===== TRECHO SELECIONADO

# Não pague mico



## chamerlin

Olá,

Ouvi várias vezes sem entender muito bem a expressão "pagar mico". 

Por exemplo, na série _Cidade dos homens_, um menino diz "Eu também estou com vontade de chorar mas não vou pagar esse mico, não".

Me podem dar uma explicação e me propor uma tradução ?

Obrigado,

Charles


----------



## XiaoRoel

Es _pasar por un mal trance, por una humillación_. Una traducción de la frase sería:
"También yo me muero de ganas de llorar, pero no pienso pasar por esa humillación, no".


----------



## chamerlin

Perfecto ! Gracias !


----------



## WhoSoyEu

XiaoRoel said:


> Es _pasar por un mal trance, por una humillación_. Una traducción de la frase sería:
> "También yo me muero de ganas de llorar, pero no pienso pasar por esa humillación, no".


O por lo menos, NO mostrar que ha sido humillado.


----------



## Maye

Hola 

Esa expresión es el título de un artículo de la revista _Veja_ en la que chefs de cocina de restaurantes que aparecen en las guías gastronómicas, pero que en realidad son una "verdadeiras Roubadas".

Creo que aquí *pagar mico* no es *ser humillado* sino *ser engañado *o que le *den gato por liebre. *

¿Estoy en lo cierto?

==========

_ENUNCIADO DA TAREFA_
Extraia da conversa sobre a expressão "pagar mico" o trecho que começa nas palavras "## XiaoRoel" e termina logo depois de "Perfecto ! Gracias !".

===== TRECHO DOS DADOS

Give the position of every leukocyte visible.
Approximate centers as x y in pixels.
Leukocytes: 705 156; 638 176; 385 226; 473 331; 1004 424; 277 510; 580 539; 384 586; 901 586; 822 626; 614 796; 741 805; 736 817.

==========

_RESULTADO DA TAREFA_
## XiaoRoel

Es _pasar por un mal trance, por una humillación_. Una traducción de la frase sería:
"También yo me muero de ganas de llorar, pero no pienso pasar por esa humillación, no".


----------



## chamerlin

Perfecto ! Gracias !